That’s my take on the spate of mostly encouraging local and national real estate numbers that just came out.
The S&P/Case Shiller home-price index, which tracks 20 major metro markets, posted its biggest gain since 2005, rising 1.2 percent in July.
Boston prices rose another 1.2 percent. (Seasonally adjusted, it is a smaller, .6 percent gain.) Overall, Boston home prices are off just 4.9 percent from last year, compared to more than 34 percent in Las Vegas, Case-Shiller reports.
The local numbers also looked solid. The Warren Group reported that single family home sales were up 2 percent, year-over-year, in August, while the Massachusetts Association of Realtors cited a smaller, .4 percent gain.

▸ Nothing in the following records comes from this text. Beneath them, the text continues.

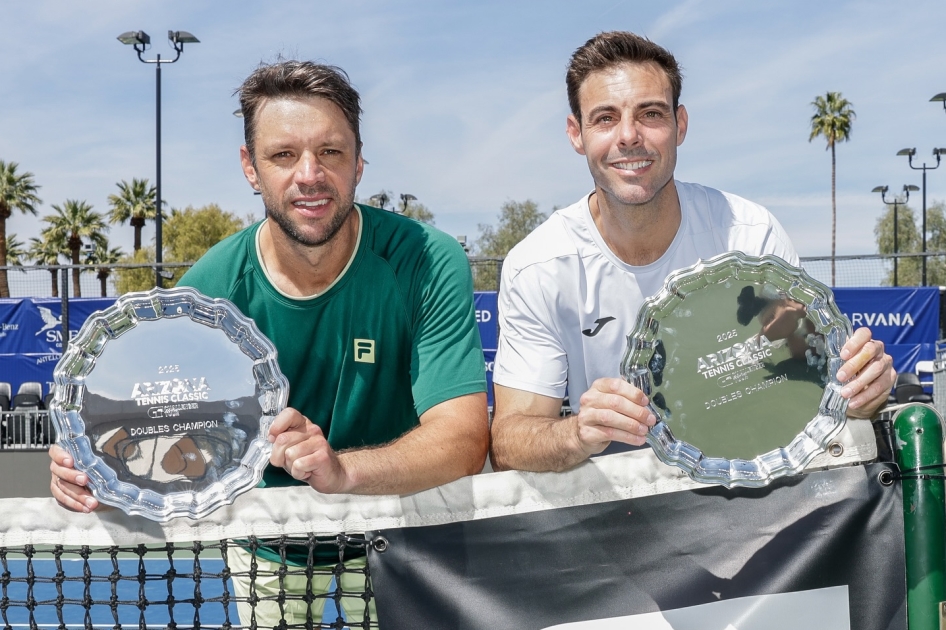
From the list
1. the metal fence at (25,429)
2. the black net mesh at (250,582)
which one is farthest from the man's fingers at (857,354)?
the metal fence at (25,429)

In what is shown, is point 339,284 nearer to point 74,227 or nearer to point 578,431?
point 578,431

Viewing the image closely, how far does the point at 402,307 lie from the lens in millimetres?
2725

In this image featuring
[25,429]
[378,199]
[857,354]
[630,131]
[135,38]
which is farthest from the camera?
[378,199]

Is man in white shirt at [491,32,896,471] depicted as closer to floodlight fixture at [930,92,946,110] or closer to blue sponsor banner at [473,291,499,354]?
blue sponsor banner at [473,291,499,354]

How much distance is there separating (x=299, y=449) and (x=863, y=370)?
4.14 ft

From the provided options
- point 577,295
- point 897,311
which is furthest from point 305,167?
point 897,311

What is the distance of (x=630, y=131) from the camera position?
2826mm

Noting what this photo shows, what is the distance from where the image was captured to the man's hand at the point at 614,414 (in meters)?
2.00

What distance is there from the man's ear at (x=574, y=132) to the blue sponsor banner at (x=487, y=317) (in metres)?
8.75

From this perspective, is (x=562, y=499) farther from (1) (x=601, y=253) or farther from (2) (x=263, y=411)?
(1) (x=601, y=253)

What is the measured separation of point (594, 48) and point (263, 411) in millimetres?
1602

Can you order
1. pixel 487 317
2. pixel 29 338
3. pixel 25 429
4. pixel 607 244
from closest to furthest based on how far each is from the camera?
pixel 607 244, pixel 25 429, pixel 487 317, pixel 29 338

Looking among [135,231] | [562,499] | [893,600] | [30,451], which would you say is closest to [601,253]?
[562,499]

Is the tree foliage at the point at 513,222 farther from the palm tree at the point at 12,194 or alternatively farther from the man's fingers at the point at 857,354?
the man's fingers at the point at 857,354
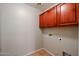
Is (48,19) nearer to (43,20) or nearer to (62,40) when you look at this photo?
(43,20)

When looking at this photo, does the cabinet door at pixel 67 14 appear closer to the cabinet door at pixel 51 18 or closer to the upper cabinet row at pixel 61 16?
the upper cabinet row at pixel 61 16

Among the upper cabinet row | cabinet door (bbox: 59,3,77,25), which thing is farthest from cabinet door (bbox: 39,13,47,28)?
cabinet door (bbox: 59,3,77,25)

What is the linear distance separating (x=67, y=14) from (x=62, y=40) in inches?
17.3

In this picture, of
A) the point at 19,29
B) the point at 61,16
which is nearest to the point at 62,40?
the point at 61,16

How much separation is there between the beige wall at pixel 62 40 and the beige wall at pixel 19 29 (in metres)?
0.14

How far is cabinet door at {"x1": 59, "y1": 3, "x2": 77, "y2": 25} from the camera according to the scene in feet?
3.75

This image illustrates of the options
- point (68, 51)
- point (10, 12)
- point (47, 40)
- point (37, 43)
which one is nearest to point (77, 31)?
point (68, 51)

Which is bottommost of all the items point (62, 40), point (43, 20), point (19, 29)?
point (62, 40)

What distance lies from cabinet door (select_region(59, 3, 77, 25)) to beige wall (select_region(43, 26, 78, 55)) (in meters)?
0.14

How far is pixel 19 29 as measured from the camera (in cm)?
164

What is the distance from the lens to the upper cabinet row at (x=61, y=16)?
1.11m

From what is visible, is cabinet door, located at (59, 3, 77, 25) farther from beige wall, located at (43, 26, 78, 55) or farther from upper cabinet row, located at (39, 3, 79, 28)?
beige wall, located at (43, 26, 78, 55)

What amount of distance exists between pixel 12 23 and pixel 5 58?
932 mm

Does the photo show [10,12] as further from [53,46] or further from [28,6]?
[53,46]
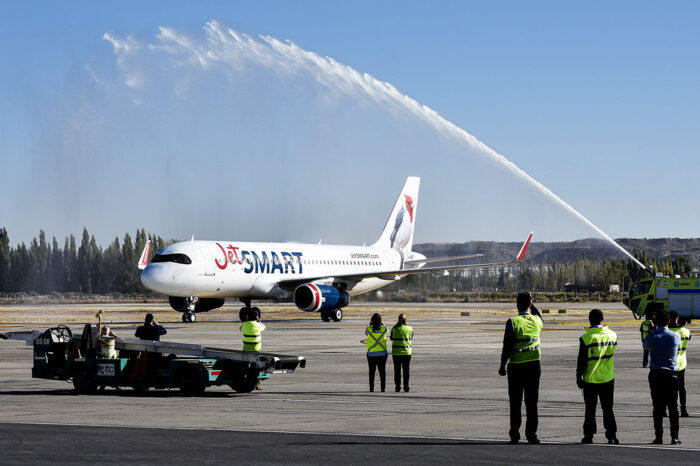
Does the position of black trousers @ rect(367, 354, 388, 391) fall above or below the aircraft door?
below

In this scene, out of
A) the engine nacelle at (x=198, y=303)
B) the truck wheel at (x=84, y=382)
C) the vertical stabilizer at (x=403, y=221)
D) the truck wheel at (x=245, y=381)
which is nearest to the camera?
the truck wheel at (x=245, y=381)

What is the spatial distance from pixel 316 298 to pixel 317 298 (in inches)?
2.2

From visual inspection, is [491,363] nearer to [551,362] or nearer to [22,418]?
[551,362]

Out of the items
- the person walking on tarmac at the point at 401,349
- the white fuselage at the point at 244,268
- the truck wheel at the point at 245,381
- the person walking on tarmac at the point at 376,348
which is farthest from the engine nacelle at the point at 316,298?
the truck wheel at the point at 245,381

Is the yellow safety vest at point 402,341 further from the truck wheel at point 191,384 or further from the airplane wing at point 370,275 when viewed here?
the airplane wing at point 370,275

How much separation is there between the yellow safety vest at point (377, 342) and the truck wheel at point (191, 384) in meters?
4.19

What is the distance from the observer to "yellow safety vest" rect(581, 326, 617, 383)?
16.4 m

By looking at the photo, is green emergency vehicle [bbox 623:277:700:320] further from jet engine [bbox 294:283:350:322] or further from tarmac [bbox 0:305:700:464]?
tarmac [bbox 0:305:700:464]

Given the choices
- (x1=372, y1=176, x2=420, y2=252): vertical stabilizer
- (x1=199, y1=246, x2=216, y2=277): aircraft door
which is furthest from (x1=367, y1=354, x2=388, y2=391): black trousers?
(x1=372, y1=176, x2=420, y2=252): vertical stabilizer

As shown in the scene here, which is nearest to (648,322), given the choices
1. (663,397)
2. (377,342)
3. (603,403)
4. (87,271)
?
(377,342)

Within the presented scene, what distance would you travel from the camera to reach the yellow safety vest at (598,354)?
53.8 feet

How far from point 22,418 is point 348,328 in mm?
39386

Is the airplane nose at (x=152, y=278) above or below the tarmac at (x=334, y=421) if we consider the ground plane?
above

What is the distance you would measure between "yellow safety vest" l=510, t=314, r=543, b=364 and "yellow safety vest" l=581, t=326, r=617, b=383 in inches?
29.5
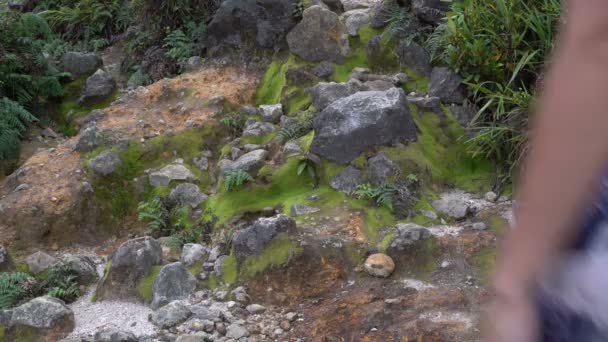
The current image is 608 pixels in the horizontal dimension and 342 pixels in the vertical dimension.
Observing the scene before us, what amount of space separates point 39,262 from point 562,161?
4.27 m

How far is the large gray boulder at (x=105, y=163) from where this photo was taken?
5188 mm

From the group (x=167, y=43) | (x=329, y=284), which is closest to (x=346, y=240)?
(x=329, y=284)

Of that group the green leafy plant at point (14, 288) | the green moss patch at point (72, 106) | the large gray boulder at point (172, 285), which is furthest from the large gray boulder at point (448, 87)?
the green moss patch at point (72, 106)

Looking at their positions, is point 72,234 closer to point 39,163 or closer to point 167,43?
point 39,163

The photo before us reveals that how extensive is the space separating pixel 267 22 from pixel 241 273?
120 inches

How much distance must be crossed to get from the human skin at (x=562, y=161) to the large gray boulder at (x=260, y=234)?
3.07 meters

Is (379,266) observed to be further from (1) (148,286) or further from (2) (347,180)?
(1) (148,286)

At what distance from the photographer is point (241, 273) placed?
150 inches

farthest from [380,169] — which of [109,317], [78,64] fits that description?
[78,64]

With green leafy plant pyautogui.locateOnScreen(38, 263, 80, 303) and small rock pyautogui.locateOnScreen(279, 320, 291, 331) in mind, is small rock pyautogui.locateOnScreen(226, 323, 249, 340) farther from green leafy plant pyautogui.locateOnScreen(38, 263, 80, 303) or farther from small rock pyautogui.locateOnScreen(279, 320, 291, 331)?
green leafy plant pyautogui.locateOnScreen(38, 263, 80, 303)

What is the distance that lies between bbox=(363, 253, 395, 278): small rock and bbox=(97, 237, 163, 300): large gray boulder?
130cm

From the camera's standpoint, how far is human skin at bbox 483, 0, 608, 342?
28.4 inches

Median sale prices for the state appear to be firmly back over $300,000 again.
Still, don’t expect that will stop the doom-and-gloomers. After all, it was just a week or two ago bank analyst Meredith Whitney was touting her prediction of another, 25 percent drop in home prices.
That kind of collapse looks increasingly implausible, though there are still lots of things to fret about, if you are so inclined.
While the trends appear headed upward, much of this rebound is being financed by Uncle Sam. There are the billions being poured into that first-time buyer tax credit, not counting the even more vast sums the Federal Reserve is spending to prop up the mortgage market.
As the Fed and the Treasury start to slowly pull the plug on all these subsidies, will the market keep flying on its own or go into a tailspin?
And that’s before we get into the ongoing foreclosure crisis, which, with still rising unemployment, appears to have gotten a second wind.
That said, maybe it’s time for a little optimism. At least it no longer looks like Armageddon out there.